© JUNGE FREIHEIT Verlag GmbH & Co. www.jungefreiheit.de 11/07 09. März 2007

Wappenschild jeglicher Politik
Ein wahrer Herrscher: Das Modell Cesare Borgia überdauert alle Zeiten
Günter Zehm

Der Maler und sein Modell - allein unter diesem Aspekt läßt sich seriös und ertragreich über Cesare Borgia sprechen, der vor fünfhundert Jahren, am 12. März 1507, bei einem Scharmützel in Spanien ums Leben kam. Cesare war nichts als ein Modell, aber als solches überlebensgroß und die Zeiten überdauernd. Dergleichen hat es kaum je gegeben.

Sein Erdengang war kurz und stürmisch, er wurde gerade mal einunddreißig Jahre alt, und von seinen Taten und Worten ist nichts geblieben. Indes, sein Zeitgenosse, der große florentinische Politologe Niccolò Machiavelli (1469 -1527), hat ihn zum Anlaß und zum Demonstrationsobjekt für sein weltberühmtes Buch "Il Principe", "Der Fürst", genommen, und eben als dieser "Fürst", also als Inbegriff eines perfekten Herrschers und sprichwörtlichen Machtmenschen, wird Cesare Borgia noch heute wahrgenommen.

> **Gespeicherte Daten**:
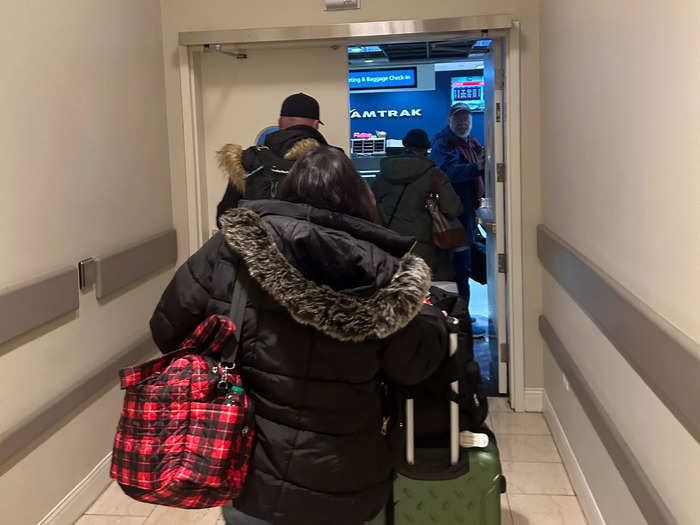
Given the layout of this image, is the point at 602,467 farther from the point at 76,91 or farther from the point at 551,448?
the point at 76,91

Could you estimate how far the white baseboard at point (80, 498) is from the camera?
3016 mm

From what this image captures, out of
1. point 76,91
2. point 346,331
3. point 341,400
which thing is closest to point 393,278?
point 346,331

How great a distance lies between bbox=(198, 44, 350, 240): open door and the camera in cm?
438

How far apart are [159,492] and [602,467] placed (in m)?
1.80

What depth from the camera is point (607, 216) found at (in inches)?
101

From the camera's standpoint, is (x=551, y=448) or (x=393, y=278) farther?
(x=551, y=448)

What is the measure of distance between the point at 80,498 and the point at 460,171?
362cm

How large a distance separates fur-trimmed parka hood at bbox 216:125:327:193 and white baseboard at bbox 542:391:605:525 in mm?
1855

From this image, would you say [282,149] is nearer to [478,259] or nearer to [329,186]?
[329,186]

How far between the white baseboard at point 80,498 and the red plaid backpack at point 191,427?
150 centimetres

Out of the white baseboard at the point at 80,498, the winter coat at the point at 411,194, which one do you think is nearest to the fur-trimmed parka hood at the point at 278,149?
the winter coat at the point at 411,194

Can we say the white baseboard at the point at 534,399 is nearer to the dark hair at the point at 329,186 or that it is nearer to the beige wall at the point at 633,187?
the beige wall at the point at 633,187

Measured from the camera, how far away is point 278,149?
11.7 ft

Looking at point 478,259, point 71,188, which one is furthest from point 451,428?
point 478,259
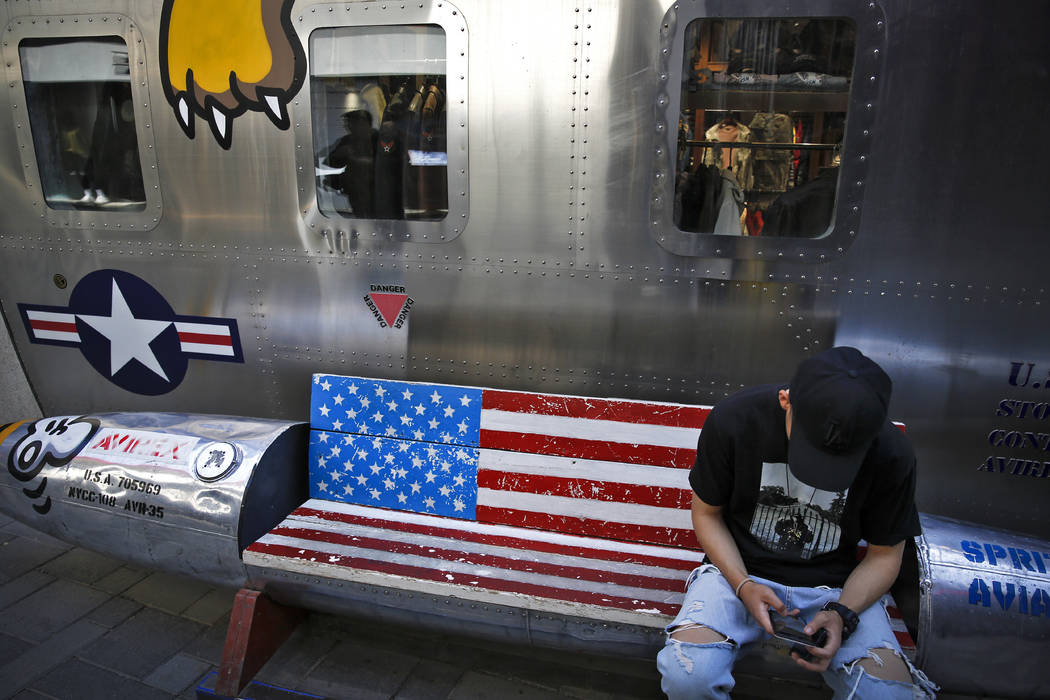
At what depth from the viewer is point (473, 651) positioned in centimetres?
296

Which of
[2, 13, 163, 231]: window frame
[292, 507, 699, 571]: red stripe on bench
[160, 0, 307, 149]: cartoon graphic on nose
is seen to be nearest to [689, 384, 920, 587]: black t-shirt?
[292, 507, 699, 571]: red stripe on bench

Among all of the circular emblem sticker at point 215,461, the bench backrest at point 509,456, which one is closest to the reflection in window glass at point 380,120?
the bench backrest at point 509,456

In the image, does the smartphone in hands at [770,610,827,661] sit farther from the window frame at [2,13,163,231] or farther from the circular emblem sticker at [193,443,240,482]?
the window frame at [2,13,163,231]

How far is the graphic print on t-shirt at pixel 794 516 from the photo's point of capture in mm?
2082

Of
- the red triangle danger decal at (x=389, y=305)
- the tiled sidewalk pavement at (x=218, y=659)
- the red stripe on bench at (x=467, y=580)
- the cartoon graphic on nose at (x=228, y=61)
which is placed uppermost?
the cartoon graphic on nose at (x=228, y=61)

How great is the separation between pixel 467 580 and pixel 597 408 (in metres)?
0.92

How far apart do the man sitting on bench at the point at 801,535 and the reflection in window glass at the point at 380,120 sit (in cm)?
175

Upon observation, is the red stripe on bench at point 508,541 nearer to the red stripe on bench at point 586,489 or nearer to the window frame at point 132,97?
the red stripe on bench at point 586,489

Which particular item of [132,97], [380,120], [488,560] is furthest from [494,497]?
[132,97]

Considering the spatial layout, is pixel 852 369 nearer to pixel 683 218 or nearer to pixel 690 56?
pixel 683 218

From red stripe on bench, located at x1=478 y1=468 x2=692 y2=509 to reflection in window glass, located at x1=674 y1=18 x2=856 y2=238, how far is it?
3.80 ft

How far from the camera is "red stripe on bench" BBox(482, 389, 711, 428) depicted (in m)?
2.83

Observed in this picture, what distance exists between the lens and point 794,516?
2121mm

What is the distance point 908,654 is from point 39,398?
470 centimetres
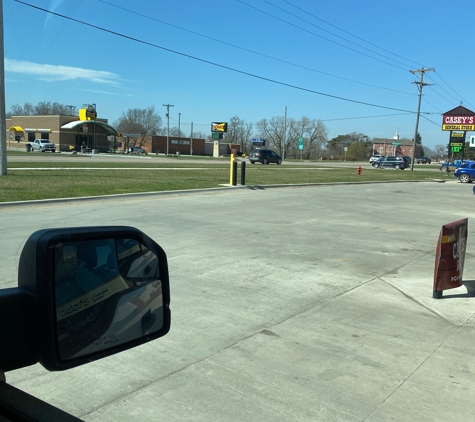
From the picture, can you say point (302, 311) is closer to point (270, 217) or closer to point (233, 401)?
point (233, 401)


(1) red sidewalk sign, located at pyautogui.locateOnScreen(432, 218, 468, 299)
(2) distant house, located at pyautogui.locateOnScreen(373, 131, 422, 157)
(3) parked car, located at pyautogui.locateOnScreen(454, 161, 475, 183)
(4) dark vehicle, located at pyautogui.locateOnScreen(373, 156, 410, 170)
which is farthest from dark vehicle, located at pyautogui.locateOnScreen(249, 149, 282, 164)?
(2) distant house, located at pyautogui.locateOnScreen(373, 131, 422, 157)

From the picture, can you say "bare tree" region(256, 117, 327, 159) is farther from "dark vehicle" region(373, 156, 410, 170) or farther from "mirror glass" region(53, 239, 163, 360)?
"mirror glass" region(53, 239, 163, 360)

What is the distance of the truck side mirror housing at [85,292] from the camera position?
59.1 inches

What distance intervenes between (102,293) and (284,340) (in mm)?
3392

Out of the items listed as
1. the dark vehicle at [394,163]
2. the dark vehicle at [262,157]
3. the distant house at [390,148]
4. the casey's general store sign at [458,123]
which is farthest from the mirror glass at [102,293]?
the distant house at [390,148]

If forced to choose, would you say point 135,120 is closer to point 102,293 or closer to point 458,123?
point 102,293

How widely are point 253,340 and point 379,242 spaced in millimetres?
6294

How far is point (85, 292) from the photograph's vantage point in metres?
1.62

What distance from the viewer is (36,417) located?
1.51 m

> **Die Aufgabe**:
Wie geht der Text über Cesare Borgia weiter? Setze ihn nach seinem letzten Satz fort. Die Einträge sind eigenständiges Material und gehören nicht zum Text über Cesare Borgia.

> **Deine Antwort**:
In der populären Verkürzung heißt das freilich nicht viel mehr als: Rücksichtslosigkeit, Immoralität, über Leichen gehen. Die Politik in toto, so das Klischee, sei im Grunde nichts als Lüge, Täuschung, Treulosigkeit, Mord und Totschlag, und Cesare Borgia sei derjenige gewesen, der das erstmals in typischer Weise, geradezu lehrbuchhaft, vorgeführt hat. Machiavelli habe das nur aufschreiben müssen. Wer in der Politik Erfolg haben wolle, der müsse Machiavelli lesen und sich Cesare Borgia irgendwie heimlich zum Vorbild nehmen. Anders gehe es nicht.

An dieser Perspektive stimmt allenfalls die Hälfte. Ob Cesare ein überzeugter Immoralist war, wissen wir nicht; die Quellenlage ist äußerst dürftig. Von außen betrachtet, unterschied er sich kaum von anderen Kriegsherren und Clanführern, die zu jener Zeit in Italien von sich reden machten, von all den Sforzas und Manfredis, Orsinis und Malatestas, Montefeltres und Caetanis, die durch die Bank nur ihre eigenen Interessen und die Interessen ihres Clans betrieben und ihre ewigen Kämpfe gegeneinander mit edlen Phrasen verzierten.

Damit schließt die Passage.